The Shins – Heartworms
05 10

The Shins Heartworms Columbia

16.03.17

“I started messing with my Dad’s guitar/ He taught me some chords just to start me off/ Whittling away on those rainy days/ And that’s how we get to where we are now.”

It’s not surprising that James Mercer’s musical origin story is far from scandalous. New song Mildenhall tells the tale of an indie musician who attributes his success to “cheap beer and rock ‘n’ roll” and a classmate’s loan of a Jesus and Mary Chain record. It’s hardly ripe for a salacious biopic, but for The Shins’ fifth record, Heartworms, Mercer has chosen to walk us through his adolescent memories. Whatever it is he’s looking for, it’s hard for us to find.

It’s been 16 years since The Shins’ debut Oh, Inverted World became code for a specific kind of quirky indie intellectualism, and thirteen years since the band’s cult success grew world-wide after Zach Braff’s Garden State (2004) urged: “You gotta hear this one song; they’ll change your life, I swear.” But since an “aesthetic” shake-up in 2009 left Mercer as the last original member standing, he’s taken pains to emphasise that he’s running the show.

The first record Mercer’s produced singlehandedly since 2001, Heartworms distances itself assertively from his work with Danger Mouse as Broken Bells, and perhaps from 2012’s off-the-boil Shins album Port of Morrow too.

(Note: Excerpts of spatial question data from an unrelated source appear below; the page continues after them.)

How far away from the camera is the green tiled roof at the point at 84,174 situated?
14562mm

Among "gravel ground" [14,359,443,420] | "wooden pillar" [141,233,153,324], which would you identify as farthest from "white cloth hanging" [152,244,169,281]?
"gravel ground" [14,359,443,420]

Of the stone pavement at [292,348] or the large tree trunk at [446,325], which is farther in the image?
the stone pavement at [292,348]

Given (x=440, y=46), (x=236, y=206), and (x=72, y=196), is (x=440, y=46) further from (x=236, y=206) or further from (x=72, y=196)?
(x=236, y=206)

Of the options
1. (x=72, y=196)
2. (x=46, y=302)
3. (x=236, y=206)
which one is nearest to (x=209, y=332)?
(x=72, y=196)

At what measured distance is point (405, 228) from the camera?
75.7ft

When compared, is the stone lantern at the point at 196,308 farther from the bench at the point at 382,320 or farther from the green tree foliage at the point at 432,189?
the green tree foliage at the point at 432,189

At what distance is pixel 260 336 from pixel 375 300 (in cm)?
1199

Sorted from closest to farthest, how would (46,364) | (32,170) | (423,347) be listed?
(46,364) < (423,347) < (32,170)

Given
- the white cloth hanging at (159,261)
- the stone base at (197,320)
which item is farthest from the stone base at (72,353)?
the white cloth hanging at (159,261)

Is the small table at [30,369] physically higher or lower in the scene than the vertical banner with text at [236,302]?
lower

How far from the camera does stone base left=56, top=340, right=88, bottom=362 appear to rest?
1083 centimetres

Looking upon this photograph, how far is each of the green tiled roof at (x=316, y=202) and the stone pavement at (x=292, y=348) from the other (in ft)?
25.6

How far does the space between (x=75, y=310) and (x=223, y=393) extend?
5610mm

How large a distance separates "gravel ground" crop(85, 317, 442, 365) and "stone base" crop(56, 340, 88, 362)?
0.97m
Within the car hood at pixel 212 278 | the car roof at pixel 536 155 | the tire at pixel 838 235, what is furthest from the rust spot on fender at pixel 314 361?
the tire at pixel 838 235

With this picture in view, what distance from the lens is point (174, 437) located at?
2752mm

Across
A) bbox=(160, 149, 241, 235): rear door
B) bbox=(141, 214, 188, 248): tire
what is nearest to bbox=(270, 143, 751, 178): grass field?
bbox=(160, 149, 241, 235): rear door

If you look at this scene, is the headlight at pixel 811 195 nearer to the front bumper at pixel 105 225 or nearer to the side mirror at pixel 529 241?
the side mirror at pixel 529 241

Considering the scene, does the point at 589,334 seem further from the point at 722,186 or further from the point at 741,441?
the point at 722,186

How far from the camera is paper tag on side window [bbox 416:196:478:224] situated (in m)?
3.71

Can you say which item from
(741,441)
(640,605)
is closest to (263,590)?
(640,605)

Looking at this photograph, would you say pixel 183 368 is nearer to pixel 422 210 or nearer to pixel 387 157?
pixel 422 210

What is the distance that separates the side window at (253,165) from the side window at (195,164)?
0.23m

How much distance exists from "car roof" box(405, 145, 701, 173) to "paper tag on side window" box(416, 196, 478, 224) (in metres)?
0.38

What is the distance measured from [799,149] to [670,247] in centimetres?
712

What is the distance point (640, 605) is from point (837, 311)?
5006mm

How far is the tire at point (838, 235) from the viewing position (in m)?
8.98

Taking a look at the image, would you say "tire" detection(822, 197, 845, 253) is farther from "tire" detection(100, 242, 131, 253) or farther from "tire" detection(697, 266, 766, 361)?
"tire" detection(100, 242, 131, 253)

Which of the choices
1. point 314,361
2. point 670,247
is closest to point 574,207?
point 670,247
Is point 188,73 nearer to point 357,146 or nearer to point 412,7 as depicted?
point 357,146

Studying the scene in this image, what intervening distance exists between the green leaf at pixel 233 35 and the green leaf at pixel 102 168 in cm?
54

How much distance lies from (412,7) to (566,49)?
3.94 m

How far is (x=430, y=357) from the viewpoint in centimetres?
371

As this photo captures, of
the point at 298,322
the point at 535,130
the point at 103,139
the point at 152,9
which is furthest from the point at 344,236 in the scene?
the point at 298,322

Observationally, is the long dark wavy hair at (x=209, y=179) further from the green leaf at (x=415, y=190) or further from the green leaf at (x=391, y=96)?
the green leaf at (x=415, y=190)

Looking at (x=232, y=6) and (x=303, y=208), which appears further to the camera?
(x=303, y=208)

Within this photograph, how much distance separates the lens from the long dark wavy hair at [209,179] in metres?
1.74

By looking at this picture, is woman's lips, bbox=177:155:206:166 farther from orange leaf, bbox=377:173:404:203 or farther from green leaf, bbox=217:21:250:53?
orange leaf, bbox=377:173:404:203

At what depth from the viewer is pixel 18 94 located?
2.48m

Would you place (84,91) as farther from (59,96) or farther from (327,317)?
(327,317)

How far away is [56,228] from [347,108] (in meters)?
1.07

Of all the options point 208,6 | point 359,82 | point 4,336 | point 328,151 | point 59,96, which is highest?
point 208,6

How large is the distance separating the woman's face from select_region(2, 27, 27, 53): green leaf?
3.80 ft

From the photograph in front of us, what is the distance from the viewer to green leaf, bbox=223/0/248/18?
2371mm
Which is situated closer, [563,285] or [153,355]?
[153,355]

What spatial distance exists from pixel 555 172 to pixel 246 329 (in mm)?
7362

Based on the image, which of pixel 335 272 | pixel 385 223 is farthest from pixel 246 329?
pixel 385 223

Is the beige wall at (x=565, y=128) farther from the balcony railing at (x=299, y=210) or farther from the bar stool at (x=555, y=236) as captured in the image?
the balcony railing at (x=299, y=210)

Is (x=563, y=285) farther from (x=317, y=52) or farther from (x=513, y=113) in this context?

Special effects and studiously flamboyant vocals result in surrealist, cartoon pop that’s stuck in the adolescent. “I’ve never done time/ But I’ve done the crime/ Of wanting/ Something that could never stay,” Mercer scrawls in his diary on Cherry Hearts. Ticking all the boxes of an “adorkable” rom-com, Fantasy Island embellishes: “Hitting the fire alarms desperately wanting attention, I was just a boy/ Out there on my own/ Wishing I could fly.”

Turning his memories into just another teen movie, Heartworms can’t shake the weight of Mercer’s own expectations – as, deep down, he might have suspected all along. “I took a pledge to grow up,” he admits on Half a Million, “I’m just too lazy to make amends… That’s why the pattern still remains.”